Cogar is still in his prime, but the sport is at a critical time in its history. Without more young lumberjacks and folks interested in Timbersports, there’s a risk of losing some of that critical knowledge. But there are three generations competing who have all that expertise and are ready and willing to share that. Like most of the old trades from blacksmithing to glassblowing, finding someone to take under their wing is important. That person committing to it and taking it seriously is even more so.

It’s the formula of respect and a willingness to learn. It’s not a generation to generation thing. Every generation struggles with it, but you need people who want it, and want to learn it, so that it trickles down and holds on. When the games are over, everyone likes to get together and have a beer, but the reason for having the beers is to celebrate the work and share the experience. It’s not merely an excuse to go have beers. And that’s something Matt tries to relay to the younger lumberjacks who enter the fray. He’s had college kids who have blown him off when he’s offered guidance. Still others coming up through the ranks have latched onto particular woodsmen and never left. They train with them, pester them for tweaks in technique, and are constantly asking questions.

Those taking the apprentice approach to lumberjacking are the ones who can keep the sport alive and help it thrive.

“If there’s an interest there,” Cogar says, “there are people who can meet that interest. Now is the best time to get into it because the older generation is waning away, but they’re willing to show you what to do and what’s happening. They know the right way of how to do it, but they’re still in it to win it.”

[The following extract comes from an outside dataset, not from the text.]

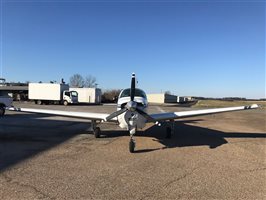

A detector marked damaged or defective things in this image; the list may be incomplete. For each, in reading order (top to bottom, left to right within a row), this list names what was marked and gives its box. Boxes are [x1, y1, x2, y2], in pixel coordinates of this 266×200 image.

It’s clear the admiration Matt has for not just his family, who has been there before, but all the other aging choppers who continue to give tips to Cogar whenever they see something. Despite the fact that he’s the reigning champion, everybody supports everybody in the sport, and they share in each other’s successes.

When Cogar gets to talking about some of the older guys still cutting, he pauses to reflect that those guys are in their 50s and some are getting close to 60 years old. I tell him, well, that means he’s got close to 25 or 30 years of chopping left.

Matt can’t help but smile at that.

“Heck yeah,” he says. “Hopefully that’s the case.”